A state like Jharkhand, where the SEB has not been split up into different companies, had ATC losses of 42.2 per cent in 2013-2014. In the case of Sikkim and Arunachal Pradesh, it was at 71.2 per cent and 68.2 per cent, respectively.
Table 6.2 does not show the ATC losses of the states that have power distribution companies. Even in states where the SEBs have been broken up into multiple companies, the ATC losses are high. In the case of Bihar, they are at 46.3 per cent. In the case of Odisha, they are at 39.2 per cent.
Table 6.2: Region-wise break-up of the ATC losses of the SEBs between 2012 and 2014.
Region 2012-13 (in%) 2013-14 (in%)
Eastern 42 38
North-Eastern 38.3 33.9
Northern 28.9 24.9
Southern 17.4 19.1
Western 23.4 18.4
National 25.5 22.7
Source: The Performance of the State Power Utilities for the years 2011-12 to 2013-14, July 2015.
The idea behind breaking up the SEBs was that, while electricity transmission is a natural monopoly, the same should not be the case with electricity generation and distribution. Private sector companies were to be allowed into the generation and distribution space so that the large consumers would be able to buy electricity from multiple sellers.284 But nothing of that sort has happened. While private companies are entering electricity generation, the entire electricity distribution business continues to be more or less a state monopoly. And this is clearly not helping anyone.

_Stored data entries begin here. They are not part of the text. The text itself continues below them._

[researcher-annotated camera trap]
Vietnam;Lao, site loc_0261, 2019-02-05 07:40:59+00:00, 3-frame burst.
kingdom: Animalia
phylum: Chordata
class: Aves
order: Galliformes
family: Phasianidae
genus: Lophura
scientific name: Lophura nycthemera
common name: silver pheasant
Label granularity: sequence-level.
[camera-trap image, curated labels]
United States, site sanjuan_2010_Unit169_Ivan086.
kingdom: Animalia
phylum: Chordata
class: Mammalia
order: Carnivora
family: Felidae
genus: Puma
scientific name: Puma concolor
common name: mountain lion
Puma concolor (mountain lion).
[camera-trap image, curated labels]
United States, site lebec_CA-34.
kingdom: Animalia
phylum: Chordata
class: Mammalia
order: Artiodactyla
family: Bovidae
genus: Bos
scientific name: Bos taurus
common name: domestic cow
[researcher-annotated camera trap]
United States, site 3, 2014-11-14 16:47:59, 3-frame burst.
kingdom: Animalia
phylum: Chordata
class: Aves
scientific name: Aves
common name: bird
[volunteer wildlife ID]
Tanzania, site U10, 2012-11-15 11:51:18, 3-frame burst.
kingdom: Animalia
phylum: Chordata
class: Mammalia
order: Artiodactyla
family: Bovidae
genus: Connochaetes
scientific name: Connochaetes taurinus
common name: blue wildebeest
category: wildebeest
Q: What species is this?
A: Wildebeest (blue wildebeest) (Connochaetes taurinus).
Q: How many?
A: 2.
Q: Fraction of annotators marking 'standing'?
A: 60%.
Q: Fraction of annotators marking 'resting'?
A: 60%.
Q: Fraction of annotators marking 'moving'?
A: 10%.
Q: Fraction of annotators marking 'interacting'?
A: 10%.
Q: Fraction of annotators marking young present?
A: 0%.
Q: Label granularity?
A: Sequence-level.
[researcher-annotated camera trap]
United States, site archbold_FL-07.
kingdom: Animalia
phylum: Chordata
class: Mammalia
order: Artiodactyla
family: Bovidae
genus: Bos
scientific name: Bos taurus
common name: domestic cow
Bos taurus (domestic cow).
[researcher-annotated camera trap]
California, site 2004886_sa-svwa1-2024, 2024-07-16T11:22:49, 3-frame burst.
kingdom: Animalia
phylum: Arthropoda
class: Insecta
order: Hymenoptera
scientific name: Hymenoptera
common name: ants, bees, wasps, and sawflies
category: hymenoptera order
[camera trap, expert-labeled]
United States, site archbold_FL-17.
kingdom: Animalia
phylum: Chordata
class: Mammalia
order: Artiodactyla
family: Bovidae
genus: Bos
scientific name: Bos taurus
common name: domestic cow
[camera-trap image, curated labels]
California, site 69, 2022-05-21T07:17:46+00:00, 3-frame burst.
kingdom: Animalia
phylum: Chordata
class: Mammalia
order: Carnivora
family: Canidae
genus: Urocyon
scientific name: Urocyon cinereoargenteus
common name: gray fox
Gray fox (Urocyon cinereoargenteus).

The ATC losses and the losses that the distribution companies incur on supplying cheap or free power to the agriculture sector has led to the accumulation of massive losses. At the same time, the accumulation of these losses continues. Hence, theoretically, if the SEBs and the power distribution companies want to limit their losses, then the best thing for them to do is to not supply any power at all. In that situation, their losses would be limited to the salaries they pay to their employees.